N-Gram-based language model, dependency parser, authorship attribution with Keras
This project, which I worked on in June and July 2017, provided an invaluable introduction into many crucial concepts in NLP and Python. Before this point, I had had three years of programming experience in Java, Computational Linguistic theory, and university-level math courses. This project was originally submitted in the course Statistical Natural Language Processing, taught by Dr. Cagri Coltekin
Much of the theory on which the implementations were based can be found in the book Speech and Language Processing, by Daniel Jurafsky and James H. Martin
- In
ngram_language_model.py
, I develop various NGram-based Language Models that incorporate:
- Maximum Likelihood Estimation (MLE)
- additive smoothing (both Laplace smoothing and with an optimized α parameter)
- perplexity scores
- Simple back-off N-grams
- Use of
NLTK
for word and sentence tokenization
The language model are then trained to successfully perform authorship attribution on the works of eight famous authors who have multiple works in the public domain
- In
dependency_parser.py
, I implement a dependency parser using Universal Dependencies(UD) Version 2 treebanks for training and testing.
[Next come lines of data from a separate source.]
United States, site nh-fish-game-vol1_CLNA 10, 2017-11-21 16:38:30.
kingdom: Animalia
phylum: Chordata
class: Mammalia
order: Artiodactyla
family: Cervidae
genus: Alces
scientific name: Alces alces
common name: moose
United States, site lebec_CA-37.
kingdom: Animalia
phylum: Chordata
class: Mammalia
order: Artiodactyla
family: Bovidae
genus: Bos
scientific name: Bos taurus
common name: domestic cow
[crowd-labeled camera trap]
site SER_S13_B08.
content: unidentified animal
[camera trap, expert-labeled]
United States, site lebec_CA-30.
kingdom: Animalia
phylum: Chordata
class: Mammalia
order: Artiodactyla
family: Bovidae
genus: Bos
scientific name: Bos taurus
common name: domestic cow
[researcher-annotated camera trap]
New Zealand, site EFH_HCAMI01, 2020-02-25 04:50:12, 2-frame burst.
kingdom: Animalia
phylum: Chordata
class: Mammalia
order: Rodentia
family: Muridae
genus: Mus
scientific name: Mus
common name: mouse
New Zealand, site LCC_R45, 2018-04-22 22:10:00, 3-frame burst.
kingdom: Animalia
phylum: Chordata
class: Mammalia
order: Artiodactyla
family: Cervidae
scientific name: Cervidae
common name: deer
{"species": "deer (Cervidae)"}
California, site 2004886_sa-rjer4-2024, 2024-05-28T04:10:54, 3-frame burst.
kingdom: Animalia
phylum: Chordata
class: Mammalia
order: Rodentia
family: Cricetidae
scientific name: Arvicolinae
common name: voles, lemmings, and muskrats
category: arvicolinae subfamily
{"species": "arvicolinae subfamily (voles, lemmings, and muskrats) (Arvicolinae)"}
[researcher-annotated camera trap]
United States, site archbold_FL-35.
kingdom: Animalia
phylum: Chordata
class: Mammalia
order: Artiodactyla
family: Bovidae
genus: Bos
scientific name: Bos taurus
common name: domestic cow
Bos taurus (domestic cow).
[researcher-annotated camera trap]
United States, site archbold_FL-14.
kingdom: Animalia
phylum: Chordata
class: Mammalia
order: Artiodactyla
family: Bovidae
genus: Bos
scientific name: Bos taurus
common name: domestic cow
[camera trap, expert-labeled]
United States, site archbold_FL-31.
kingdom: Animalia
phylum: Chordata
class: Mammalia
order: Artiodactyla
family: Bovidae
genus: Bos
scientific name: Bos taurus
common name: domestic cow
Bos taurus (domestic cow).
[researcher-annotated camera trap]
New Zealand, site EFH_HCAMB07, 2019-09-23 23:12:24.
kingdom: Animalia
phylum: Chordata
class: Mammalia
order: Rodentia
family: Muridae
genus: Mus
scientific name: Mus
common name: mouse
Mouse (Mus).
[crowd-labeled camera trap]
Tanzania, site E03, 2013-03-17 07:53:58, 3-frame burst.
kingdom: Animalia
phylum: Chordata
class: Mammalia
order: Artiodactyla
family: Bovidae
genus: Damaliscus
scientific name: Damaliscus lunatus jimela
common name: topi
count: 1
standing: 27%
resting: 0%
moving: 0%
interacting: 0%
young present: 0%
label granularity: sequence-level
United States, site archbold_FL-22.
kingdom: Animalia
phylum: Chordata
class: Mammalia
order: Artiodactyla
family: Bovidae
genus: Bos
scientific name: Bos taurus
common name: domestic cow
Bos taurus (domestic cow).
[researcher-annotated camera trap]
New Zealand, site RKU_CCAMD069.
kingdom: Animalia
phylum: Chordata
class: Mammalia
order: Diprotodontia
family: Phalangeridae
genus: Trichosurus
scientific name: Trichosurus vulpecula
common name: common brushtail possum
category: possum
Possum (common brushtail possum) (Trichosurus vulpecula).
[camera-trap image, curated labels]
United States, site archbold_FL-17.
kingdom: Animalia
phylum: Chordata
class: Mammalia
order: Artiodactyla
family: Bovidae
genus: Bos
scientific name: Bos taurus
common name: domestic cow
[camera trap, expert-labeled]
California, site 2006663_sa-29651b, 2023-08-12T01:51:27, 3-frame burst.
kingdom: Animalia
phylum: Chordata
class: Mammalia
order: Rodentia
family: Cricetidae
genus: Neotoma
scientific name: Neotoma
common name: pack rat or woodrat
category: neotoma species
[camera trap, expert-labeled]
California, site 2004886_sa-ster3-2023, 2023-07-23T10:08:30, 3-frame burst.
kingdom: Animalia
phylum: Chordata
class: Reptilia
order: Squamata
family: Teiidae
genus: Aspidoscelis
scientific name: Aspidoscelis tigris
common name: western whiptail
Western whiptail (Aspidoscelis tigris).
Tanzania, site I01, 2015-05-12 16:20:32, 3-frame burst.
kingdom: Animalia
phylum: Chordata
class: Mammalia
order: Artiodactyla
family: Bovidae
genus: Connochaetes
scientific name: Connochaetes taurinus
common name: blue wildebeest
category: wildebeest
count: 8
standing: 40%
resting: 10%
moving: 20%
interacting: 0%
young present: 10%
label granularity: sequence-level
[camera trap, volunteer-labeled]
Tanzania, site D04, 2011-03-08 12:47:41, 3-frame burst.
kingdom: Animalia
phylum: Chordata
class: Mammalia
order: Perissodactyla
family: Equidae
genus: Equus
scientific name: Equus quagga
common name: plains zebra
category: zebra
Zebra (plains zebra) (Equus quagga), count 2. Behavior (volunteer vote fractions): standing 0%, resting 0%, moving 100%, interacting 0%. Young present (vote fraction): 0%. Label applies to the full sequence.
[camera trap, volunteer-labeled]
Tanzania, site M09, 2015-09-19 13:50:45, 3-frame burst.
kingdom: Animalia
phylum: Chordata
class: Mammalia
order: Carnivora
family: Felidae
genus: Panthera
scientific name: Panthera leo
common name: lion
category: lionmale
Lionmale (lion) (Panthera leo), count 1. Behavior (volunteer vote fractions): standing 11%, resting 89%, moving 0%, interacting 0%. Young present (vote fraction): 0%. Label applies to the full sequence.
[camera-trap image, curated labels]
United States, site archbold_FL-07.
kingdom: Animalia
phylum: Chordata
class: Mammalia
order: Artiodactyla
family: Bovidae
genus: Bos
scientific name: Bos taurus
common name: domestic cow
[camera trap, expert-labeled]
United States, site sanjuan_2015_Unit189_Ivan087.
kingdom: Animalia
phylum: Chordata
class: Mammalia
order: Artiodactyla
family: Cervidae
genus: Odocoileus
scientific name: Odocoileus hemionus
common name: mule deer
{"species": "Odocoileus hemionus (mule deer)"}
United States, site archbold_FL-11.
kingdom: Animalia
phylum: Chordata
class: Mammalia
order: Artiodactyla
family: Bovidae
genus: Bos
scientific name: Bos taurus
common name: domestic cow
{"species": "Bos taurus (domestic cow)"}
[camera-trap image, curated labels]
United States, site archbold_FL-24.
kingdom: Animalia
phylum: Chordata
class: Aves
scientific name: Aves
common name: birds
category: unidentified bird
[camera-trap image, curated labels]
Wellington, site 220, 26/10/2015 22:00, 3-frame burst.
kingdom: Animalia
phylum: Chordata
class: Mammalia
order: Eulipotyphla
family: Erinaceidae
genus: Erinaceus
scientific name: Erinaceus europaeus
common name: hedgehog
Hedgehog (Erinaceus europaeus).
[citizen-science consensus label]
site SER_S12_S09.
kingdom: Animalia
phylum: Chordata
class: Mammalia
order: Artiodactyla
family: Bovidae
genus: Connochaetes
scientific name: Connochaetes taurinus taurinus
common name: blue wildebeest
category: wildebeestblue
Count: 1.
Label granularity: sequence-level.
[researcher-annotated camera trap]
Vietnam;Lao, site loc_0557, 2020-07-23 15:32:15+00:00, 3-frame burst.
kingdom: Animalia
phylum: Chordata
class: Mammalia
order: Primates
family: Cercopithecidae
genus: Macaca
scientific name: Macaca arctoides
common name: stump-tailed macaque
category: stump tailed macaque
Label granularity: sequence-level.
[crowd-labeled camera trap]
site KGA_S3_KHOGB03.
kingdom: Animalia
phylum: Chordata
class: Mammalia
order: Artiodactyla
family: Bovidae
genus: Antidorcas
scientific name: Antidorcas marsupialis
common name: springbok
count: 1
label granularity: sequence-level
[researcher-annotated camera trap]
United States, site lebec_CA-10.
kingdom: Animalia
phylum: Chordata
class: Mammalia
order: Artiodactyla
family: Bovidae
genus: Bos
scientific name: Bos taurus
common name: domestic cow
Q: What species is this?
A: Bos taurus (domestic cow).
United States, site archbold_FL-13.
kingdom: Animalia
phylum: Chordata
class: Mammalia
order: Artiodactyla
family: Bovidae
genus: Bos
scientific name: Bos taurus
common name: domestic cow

The steps taken to build the parser were:
- Feature extraction: get word forms and POS tags for terms on buffer and stack, have pre-made oracle predict labels for upcoming actions
- Classification: train deep NN incorporating embeddings and GRU in Keras to predict next parser action label on a given UD entry
- Parsing: a function that top predictions from NN to output the one best dependency tree
- Training, Tuning hyperparameters on development set, and calculating final performance on test set
- In
deep_tweets_embedding.py
, I participate in Germeval Task 2017: A Shared Task on Aspect-based Sentiment in Social Media Customer Feedback. It focuses on labelling customer tweets regarding Deutsche Bahn, the national German train operator
After data extraction and cleanup, I prepare an embedding with a Gated Recurrent Unit in Keras running on Tensorflow. The network makes use of softmax activation and the Adam optimizer to achieve 86% accuracy - Not bad for my first attempt at a challenging shared task in twitter sentiment analysis!